Getting a child to sleep through the night is the aim of all parents, but what's the best way to do it?

How do you and your baby get a good night’s sleep?

When you hear your baby cry, letting him or her cry it out is one of the hardest things to do. Your instincts tell you to go and soothe your baby.

A study out of Temple University says that parents should let their baby cry it out.

Psychology Professor Marsha Weinraub says in an article on the Temple
website that babies need to learn to self-soothe, which they don’t learn if a parent is doing the soothing for them, such as nursing the baby back to sleep.

"The best advice is to put infants to bed at a regular time every night, allow them to fall asleep on their own and resist the urge to respond right away to awakenings."

There are many critics of the cry it out method, who will hopefully give their opinions in the comments area below, but the current science points to that as the best method, which is why we chose to use it with our son.

When we decided it was time to start, there were several nights that were absolute torture for us. In the morning, our son seemed to have suffered no harm, and he soon got it and he started self-soothing and falling asleep on his own.

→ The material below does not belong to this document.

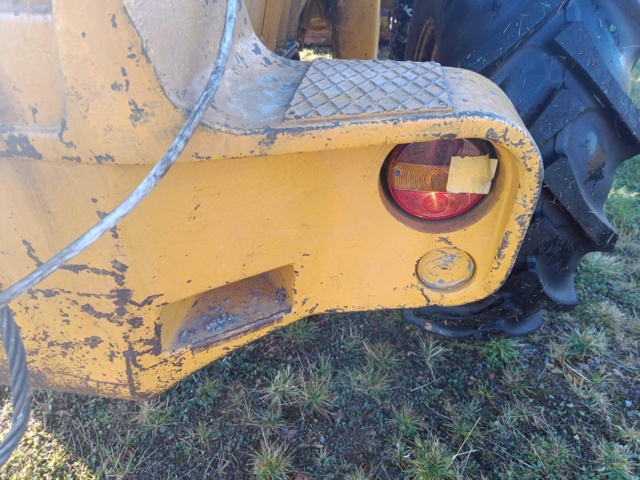 929340-44 Back loader Volvo LM 840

Sometimes, he’s not happy to be put to bed and he cries a little, but it doesn’t last long, because he knows it will have no effect. Instead, he jumps up and down on his mattress to entertain himself and eventually goes to sleep. There are rare times when cries at night, but when it happens the cries are different. There’s the little cry that means he woke up and didn’t want to and it sort of tapers off and he’s asleep again, just like magic. Very unusually, we get the real cry and now we know it means something’s wrong and we as parents can respond and fix whatever problem he has. 

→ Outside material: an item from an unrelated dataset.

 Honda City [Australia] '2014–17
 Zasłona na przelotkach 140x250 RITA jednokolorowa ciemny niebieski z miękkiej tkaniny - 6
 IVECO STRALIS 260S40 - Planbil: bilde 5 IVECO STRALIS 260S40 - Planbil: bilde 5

How have you dealt with getting your child to sleep through the night? Do you let your child cry it out? Share your thoughts in the comment area below.

Frank January 28, 2013 at 11:44 AM
Bob Hit it right on the nose Our twelve year old girl we let cry . I had to go outside because I jut wanted to pick her up. It lasted about 5-10 minutes. After a Week it lasted 1 minute . Although The 5-10 minutes felt like an hour . Our two younger boys, my wife has to sleep in the same room with them - They are 6 and 4 1/2 . The 4 1/2 sleep quick. The 6 year old, Could take h 1 Hr. now we're paying the price for not letting them cry themselves to sleep EVERY Child is so different. NO CORRECT ANSWER!!
marion1 January 28, 2013 at 03:50 PM
Agree with Bob and Frank. Every child is different- agree that under 6 months you really need to go to them, we gently rubbed her back for small whimpers to help her settle and fall asleep in her crib...after 6 months, they need to learn how to get back to sleep on their own. Agree that you learn different cries pretty quickly. Too much fussing over every whimper can lead to "let's play" at 3 a.m. Or in our case, i made the mistake of giving our daughter baby cereal at 3 a.m. thinking she was hungry....during the introduce new foods stage....all that did was set her internal clock for 3 a.m. breakfast! Babies learn FAST!
Josh January 29, 2013 at 05:09 PM
It's amazing how so many agree on the few general approaches in our demographic/area. Any ideas on stopping obsession with characters like batman or Shrek? We take away dvd, turn off tv as much as possible, try to keep exposure minimal from the start, but he just doesn't stop screaming for it. A lot is because at school other kids have cartoon lunch boxes and bags and there seems to be no way to provide a consistent message when they are exposed to what you are trying to control??
Jane January 29, 2013 at 05:33 PM
Like some others have said, it seems to me that just like different people have different characteristics - ways they respond to hunger, extrovert versus introvert, verbal versus reading learner - that babies have them too. I think the best thing a parent can do is read different ideas, think critically about them, and try them out in parenting in a compassionate and alert manner to see what works best with their child. Don't pick a box to put the child in, find a box that fits the shape of the child. (Uhm, should probably clarify that's a metaphor!)
Jane February 11, 2013 at 02:17 AM
Carrie is exactly the kind of Mom I hope never to be!